High and low production forecasts were used to quantify the amount of produced water requiring disposal and the amount needed to complete future oil wells. The outlook predicts water production could increase by 2028 by as much as 60% over 2018 volumes. Under the low scenario, produced water volumes will increase only slightly.
Despite adequate permitted capacity available, handling the increased volumes may prove challenging. For example, the total aggregate maximum permitted injection volume for the approximately 900 wells located in the Delaware portion of the Permian Basin is 10.9 Bbbl, greatly exceeding the high scenario produced water forecast total for the Delaware of a little less than 3.6 Bbbl per year by 2028.
However, the study argues that this capacity metric is misleading for several reasons. First, wells are not a fungible commodity. Producers often drill disposal wells to handle the water produced from a specific set of oil wells over a specific period of time. In the earlier years of a project, capacity may be underutilized as the producer initially sizes capacity based on expected water production. Second, production plans change with commodity prices, management and/or technology changes, altering the competitive nature of various drilling options. Third, the economics of disposal change the farther a disposal site is from the production location. Unused capacity may be available in the next county or other location, but the cost of transporting the volumes may render its use uneconomic. Finally, from an operational standpoint, volumetric capacity is not the only determinant of a well’s injectable capacity—disposal zone pressure is at least as important. Overpressurization issues typically arise because of the cumulative volume injected over time in an area, not from the volume injected at a single well.

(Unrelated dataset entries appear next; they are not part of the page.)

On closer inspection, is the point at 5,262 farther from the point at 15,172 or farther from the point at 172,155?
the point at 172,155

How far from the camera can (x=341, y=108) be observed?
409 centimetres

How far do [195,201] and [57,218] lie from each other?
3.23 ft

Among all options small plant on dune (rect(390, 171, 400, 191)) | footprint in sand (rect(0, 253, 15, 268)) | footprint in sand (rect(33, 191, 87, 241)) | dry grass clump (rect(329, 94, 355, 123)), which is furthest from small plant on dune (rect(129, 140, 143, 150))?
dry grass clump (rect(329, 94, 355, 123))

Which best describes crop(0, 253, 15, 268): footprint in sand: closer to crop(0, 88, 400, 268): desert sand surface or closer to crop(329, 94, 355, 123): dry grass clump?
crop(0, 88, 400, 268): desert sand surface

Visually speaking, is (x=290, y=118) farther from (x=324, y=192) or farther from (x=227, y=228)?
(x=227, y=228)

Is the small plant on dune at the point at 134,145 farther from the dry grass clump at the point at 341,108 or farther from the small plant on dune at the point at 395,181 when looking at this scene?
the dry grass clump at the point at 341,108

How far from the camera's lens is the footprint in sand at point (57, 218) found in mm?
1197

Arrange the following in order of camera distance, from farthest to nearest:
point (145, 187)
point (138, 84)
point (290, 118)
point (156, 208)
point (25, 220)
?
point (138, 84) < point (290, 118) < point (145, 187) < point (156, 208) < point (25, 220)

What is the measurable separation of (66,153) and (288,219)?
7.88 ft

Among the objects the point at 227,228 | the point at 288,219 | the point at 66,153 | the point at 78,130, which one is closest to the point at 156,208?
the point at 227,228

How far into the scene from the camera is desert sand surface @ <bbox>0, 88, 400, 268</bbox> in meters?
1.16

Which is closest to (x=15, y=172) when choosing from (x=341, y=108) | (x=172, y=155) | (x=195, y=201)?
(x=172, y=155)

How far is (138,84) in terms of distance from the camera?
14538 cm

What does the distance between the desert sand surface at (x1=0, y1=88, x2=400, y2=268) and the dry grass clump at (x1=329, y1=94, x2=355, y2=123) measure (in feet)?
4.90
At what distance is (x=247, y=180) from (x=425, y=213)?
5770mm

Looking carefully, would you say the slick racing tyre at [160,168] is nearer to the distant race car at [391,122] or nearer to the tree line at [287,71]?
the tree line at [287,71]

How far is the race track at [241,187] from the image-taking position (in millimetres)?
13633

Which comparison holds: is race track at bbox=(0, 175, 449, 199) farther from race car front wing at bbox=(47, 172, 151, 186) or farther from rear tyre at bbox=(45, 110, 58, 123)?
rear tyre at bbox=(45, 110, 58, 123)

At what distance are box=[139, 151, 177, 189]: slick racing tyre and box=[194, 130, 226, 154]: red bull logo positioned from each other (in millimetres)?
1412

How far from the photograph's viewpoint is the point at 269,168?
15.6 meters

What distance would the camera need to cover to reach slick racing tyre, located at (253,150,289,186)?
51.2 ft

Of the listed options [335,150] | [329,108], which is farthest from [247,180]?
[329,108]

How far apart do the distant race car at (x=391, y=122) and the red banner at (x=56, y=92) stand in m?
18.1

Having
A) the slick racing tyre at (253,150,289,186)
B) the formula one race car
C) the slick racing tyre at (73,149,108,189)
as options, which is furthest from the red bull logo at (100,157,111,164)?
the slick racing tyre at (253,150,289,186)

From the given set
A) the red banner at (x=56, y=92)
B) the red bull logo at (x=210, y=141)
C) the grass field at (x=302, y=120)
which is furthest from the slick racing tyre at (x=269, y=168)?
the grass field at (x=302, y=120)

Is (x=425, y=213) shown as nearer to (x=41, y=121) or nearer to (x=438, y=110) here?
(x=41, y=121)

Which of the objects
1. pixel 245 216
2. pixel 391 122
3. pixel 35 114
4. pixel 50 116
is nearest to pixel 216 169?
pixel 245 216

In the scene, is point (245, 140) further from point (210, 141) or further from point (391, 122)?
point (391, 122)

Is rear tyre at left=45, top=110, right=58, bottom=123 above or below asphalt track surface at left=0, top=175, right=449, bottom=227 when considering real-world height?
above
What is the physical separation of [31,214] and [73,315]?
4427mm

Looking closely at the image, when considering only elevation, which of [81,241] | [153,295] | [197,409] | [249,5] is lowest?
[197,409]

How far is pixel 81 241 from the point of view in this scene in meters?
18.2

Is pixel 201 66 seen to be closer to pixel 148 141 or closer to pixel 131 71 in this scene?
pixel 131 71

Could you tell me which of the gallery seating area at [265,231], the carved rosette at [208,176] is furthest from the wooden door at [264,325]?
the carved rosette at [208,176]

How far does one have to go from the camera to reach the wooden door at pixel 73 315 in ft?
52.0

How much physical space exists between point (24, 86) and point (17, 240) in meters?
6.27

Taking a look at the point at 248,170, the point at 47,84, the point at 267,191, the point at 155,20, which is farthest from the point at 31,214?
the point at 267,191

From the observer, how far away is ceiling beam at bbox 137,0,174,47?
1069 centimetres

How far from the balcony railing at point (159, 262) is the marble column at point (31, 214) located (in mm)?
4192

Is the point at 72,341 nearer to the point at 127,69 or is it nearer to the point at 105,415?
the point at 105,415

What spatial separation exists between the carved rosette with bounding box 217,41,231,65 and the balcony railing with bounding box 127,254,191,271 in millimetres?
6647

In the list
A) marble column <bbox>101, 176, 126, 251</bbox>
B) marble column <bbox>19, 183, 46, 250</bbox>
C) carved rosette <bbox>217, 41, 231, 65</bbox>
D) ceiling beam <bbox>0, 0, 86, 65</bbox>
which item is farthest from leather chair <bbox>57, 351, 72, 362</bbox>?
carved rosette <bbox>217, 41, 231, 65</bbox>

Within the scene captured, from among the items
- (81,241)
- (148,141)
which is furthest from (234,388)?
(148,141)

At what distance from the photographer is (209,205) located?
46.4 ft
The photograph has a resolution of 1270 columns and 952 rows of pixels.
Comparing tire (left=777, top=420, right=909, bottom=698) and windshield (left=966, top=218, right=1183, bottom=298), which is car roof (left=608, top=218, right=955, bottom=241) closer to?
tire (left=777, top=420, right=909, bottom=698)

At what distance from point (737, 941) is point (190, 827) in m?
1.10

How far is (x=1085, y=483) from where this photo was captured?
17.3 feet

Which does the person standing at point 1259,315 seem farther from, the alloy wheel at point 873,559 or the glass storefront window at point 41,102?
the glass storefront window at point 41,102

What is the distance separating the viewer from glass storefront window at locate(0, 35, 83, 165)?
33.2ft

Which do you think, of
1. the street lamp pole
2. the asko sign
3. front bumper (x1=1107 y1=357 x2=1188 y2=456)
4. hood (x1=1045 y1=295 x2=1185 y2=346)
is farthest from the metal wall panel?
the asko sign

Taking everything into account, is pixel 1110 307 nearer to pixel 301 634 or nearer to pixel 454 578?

Recycling is viewed as another key tool for handling produced water. Some operators reuse (i.e., minimally treat) nearly all their produced water, while others dispose of it. Economics going forward will determine how wide reuse is embraced. Reuse costs are currently at cost parity with disposal; higher disposal costs should incentivize more reuse. However, past failures in large-scale reuse by some service companies make it difficult for the latest generation of providers to gain clients and scale necessary to make the economics work.
It remains to be seen whether water management in the Permian will be a hindrance to production or an opportunity for midstream over the long term. And it’s something the equity markets increasingly struggle with in pricing the stocks of publicly traded E&P companies. The good news is that creativity around water management is emerging. The Permian’s promised growth may very well come down to water, not the millions of barrels of oil it produces.